Tech regulation will form a large part of Dublin's presidency of the Council of the EU, which starts July 1.
As Ireland gets ready to engineer compromises between EU countries on tricky tech files in the latter half of this year, the very loud, trumpeting elephant in the room will be the country’s close relationship with U.S. tech giants.
Sixteen of the world’s top 20 tech companies operate hubs in Ireland and more than 100,000 people are employed in the tech sector. Ireland’s fiscal watchdog warned earlier this year that just two tech firms — not named but understood to be Apple and Microsoft — paid almost 40 percent of all corporate tax in Ireland in 2024, adding up to €11 billion.
“It’s widely acknowledged, including by the Irish Fiscal Advisory Council, that Ireland is too reliant on Big Tech firms,” said liberal Member of the European Parliament Michael McNamara, who was the lead lawmaker on a package to roll back AI rules, and a key figure in another plan to streamline data and privacy laws.
“Ireland needs to be clear-eyed about the pressures that will come during the Presidency,” from major tech companies with headquarters in Dublin, he said.
Ireland’s to-do list once it assumes the rotating presidency of the Council of the EU on July 1 will likely include work on a tech sovereignty package to untangle Europe’s reliance on foreign tech; separate proposals that could squeeze U.S. firms out of European satellite airwaves and critical supply chains; slashing red tape to simplify tech rules; if and how to ban kids from social media; making the online world fairer for consumers; and a facelift for telecom rules.
The country that holds the presidency can subtly influence the work of the Council by deciding what to prioritize or put on the back burner, but in general is supposed to act as a so-called honest broker to find common ground among diplomats.
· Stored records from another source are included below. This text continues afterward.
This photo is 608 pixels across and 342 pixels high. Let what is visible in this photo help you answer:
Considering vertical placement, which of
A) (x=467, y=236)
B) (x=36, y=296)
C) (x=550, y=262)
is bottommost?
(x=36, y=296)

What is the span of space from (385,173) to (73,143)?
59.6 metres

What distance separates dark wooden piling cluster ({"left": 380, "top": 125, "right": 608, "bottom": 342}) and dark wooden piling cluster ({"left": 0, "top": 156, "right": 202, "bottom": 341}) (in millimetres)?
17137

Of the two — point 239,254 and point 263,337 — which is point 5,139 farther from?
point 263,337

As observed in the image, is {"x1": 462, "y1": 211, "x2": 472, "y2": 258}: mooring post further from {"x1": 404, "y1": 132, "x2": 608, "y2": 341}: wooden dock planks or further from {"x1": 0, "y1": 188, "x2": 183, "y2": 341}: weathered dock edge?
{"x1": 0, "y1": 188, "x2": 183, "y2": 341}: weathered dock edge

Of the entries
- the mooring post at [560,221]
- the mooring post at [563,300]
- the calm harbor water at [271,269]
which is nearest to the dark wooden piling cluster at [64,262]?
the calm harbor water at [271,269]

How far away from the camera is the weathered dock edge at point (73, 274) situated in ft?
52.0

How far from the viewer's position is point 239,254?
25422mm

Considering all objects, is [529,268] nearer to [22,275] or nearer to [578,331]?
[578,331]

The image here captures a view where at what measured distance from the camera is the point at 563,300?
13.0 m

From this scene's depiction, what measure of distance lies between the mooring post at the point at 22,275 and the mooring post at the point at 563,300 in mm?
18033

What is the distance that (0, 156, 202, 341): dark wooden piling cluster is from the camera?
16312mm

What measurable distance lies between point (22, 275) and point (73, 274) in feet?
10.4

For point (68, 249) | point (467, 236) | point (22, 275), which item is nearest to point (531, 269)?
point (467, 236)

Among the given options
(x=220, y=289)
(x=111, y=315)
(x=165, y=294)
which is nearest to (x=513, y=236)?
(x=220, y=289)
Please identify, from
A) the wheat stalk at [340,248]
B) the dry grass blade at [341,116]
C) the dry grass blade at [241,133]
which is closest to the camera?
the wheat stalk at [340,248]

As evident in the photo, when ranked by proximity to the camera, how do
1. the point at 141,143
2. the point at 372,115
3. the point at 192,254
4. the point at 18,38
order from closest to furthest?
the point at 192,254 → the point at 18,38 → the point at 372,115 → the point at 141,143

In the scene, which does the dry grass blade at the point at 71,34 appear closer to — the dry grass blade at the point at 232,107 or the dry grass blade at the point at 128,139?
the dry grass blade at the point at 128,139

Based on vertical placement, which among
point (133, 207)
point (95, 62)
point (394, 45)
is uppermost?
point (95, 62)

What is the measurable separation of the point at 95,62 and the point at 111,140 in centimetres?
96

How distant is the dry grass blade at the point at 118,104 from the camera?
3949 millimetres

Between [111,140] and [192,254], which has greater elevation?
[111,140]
Left-leaning European Parliament lawmaker Lynn Boylan from Irish opposition party Sinn Féin said Ireland’s economic model is “deeply tied to keeping a small number of overwhelmingly American tech corporations comfortable,” which creates an “obvious conflict” with Ireland handling digital policy during its presidency.
But Ireland has garnered a reputation among diplomats in Brussels as a fair dealer, including for previous work on politically sensitive tech files in Washington’s crosshairs. During its last Council presidency in 2013, Ireland made diplomats sleep in tents to maximize time spent negotiating the EU’s General Data Protection Regulation, earning kudos from then-Justice Commissioner Viviane Reding.
One EU diplomat told POLITICO that Ireland was “very fair” during negotiations on the current legal framework underpinning data flows between the EU and U.S., while another called the country “very professional” in how it handles digital files. Both were granted anonymity to divulge an opinion on another country.